Kerrison et al. (2000) described the progression of retinopathy in NARP. Prior to the onset of visual field constriction, ophthalmoscopy revealed salt-and-pepper retinopathy. After the visual fields had become constricted, fundus examination showed diffuse peripheral bone spicule formation, optic nerve pallor, and arteriolar attenuation. The authors stressed that mild mottling of the peripheral retinal pigment epithelium (salt-and-pepper retinopathy or retinitis pigmentosa sine pigmento) does not represent a specific entity but is an early stage of the retinitis pigmentosa, whether the patient has NARP or isolated retinitis pigmentosa.

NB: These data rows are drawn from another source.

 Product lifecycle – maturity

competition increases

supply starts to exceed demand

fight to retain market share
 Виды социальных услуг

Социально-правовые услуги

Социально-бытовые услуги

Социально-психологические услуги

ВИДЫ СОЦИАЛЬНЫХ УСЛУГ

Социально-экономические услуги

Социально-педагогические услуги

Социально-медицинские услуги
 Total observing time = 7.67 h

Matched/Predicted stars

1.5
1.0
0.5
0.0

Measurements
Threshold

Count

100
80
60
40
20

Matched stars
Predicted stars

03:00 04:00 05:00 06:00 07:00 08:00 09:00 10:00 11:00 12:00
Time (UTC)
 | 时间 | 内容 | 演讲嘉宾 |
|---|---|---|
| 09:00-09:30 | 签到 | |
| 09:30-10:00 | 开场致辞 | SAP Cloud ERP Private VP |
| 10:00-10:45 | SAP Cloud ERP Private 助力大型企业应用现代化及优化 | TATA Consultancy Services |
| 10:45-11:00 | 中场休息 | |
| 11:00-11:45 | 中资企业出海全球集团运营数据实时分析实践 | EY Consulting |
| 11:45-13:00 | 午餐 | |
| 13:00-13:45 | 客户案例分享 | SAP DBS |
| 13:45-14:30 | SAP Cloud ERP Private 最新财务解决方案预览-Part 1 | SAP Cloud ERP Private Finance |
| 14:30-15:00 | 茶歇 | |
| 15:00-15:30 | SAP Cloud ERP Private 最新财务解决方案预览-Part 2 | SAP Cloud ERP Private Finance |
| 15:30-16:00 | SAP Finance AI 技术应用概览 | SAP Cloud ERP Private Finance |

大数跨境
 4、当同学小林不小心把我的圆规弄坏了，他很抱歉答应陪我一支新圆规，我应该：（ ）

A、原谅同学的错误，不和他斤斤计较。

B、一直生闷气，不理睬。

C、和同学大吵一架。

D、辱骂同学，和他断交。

Lopez-Gallardo et al. (2009) reported a 40-year-old man with NARP syndrome. He had delayed development, psychomotor retardation, and irritability in childhood, and later developed other neurologic signs, including hearing loss, blindness due to optic atrophy and retinitis pigmentosa, ataxia, and clonic spasms. Genetic analysis identified a novel truncating mutation in the MTATP6 gene (516060.0009). The mutation was heteroplasmic, present in 26% and 85% of blood and muscle, respectively.

Pathogenesis

Sgarbi et al. (2009) demonstrated that human fibroblasts containing the NARP-associated 8993T-G mutation could be protected from cell death when treated with alpha-ketoglutarate/aspartate to boost mitochondrial substrate-level phosphorylation (70% vs 5%; treated vs untreated survival after 72 hours). Homoplasmic 8993T-G cybrids showed similar results (75% vs 15%; treated vs untreated survival after 72 hours). In untreated fibroblasts and cybrids, the decrease in ATP content paralleled cell death, but ATP content returned to control levels after treatment. The findings indicated that ATP synthase-deficient cells can be rescued by increasing mitochondrial substrate-level phosphorylation, suggesting a potential therapeutic option for patients with such disorders.